A line chart with a legend, in this case showing stock prices of a handful of tech companies, is also something we use on a regular basis. Did you even notice the effort you have to put in to lookup the color of the line in the legend? I actually had a hard time distinguishing Amazon and Google, as the red and orange are very alike to my eyes.
Sara’s main points for improving the standard layout of charts basically boil down to the following princples:
All these principles can be readily implemented in Altair. Sergio Sánchez in fact captured the first three principles when implementing the Urban Institute styleguide (shown below) as an Altair theme.
Building on his work, we created our on theme called Okabe Ito, in honour of their work in defining colorblind-safe color palettes. Not only is it functional, but I really like the muted colors, too. Below is a visual from their original paper that also shows how different types of colorblindness (protan, deutan, tritan) results in different perception of the colors.
To use this template, download okabe-ito-theme.py, put it in the same folder as your notebook and at the following two cells.
To register the template as an Altair theme:
To download the fonts used in the template:
Let’s see how this changes the charts.
The theme automatically has been configured to improve the data-to-ink ratio and align all texts horizontally. Adding action titles can be done using alt.TitleParams
, with which you can not only add a title, but also add multiple subtitles lines which you pass as a list.
The effect of aligning all text horizontally is a significant improvement on the bar chart, which is now much easier to read. Adding a two-line subtitle make the action title even more compelling. Using alt.mark_text()

**Dataset entries**

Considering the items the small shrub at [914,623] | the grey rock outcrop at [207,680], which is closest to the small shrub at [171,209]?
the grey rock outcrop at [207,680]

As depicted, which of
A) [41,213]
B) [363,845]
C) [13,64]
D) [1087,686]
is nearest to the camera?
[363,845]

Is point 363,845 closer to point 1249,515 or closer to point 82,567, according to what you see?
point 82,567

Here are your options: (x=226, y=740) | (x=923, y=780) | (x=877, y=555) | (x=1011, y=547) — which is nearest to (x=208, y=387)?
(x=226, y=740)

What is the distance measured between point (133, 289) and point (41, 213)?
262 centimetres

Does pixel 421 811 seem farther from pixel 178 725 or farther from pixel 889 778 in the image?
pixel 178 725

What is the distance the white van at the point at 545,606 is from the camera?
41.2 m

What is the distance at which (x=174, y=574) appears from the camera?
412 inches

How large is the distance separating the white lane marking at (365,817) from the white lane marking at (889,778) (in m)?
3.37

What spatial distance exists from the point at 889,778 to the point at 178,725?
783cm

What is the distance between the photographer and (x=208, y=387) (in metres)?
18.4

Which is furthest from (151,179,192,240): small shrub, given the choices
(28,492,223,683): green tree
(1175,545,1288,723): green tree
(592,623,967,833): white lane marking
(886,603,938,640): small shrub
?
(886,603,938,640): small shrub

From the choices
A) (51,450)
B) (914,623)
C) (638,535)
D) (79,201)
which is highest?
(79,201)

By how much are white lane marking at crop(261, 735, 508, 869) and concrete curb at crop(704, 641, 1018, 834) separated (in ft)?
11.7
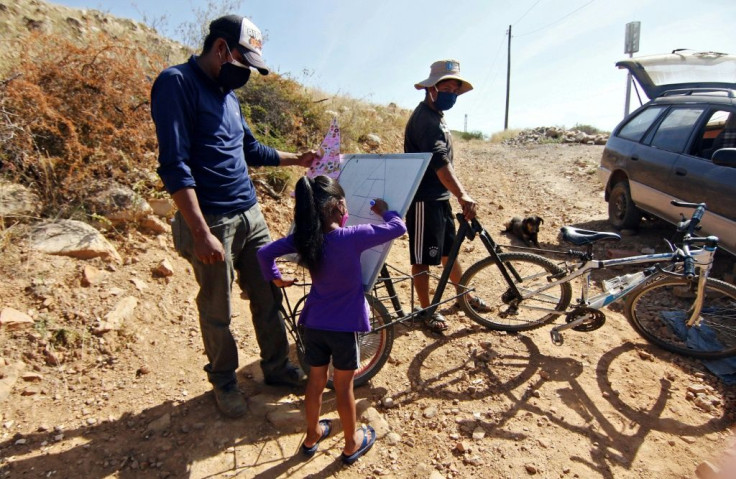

**Instructions**
1. Decide whether each statement agrees with the Altair theme excerpt, answering yes or no and quoting the words that settle it: (a) the theme is named in honor of work on colorblind-safe color palettes; (b) the writer could easily tell the red and orange lines apart; (c) action titles are added with alt.mark_text().
2. Please update the Altair theme excerpt between "To register the" and "compelling. Using alt.mark_text()", inclusive, so that "horizontally" becomes "to the left".
These records have no connection to the Altair theme excerpt.

**Exercise results**
1.
(a) Yes: "in honour of their work in defining colorblind-safe color palettes"
(b) No: "I actually had a hard time distinguishing Amazon and Google, as the red and orange are very alike to my eyes."
(c) No: "Adding action titles can be done using alt.TitleParams"

2.
To register the template as an Altair theme:
To download the fonts used in the template:
Let’s see how this changes the charts.
The theme automatically has been configured to improve the data-to-ink ratio and align all texts to the left. Adding action titles can be done using alt.TitleParams
, with which you can not only add a title, but also add multiple subtitles lines which you pass as a list.
The effect of aligning all text to the left is a significant improvement on the bar chart, which is now much easier to read. Adding a two-line subtitle make the action title even more compelling. Using alt.mark_text()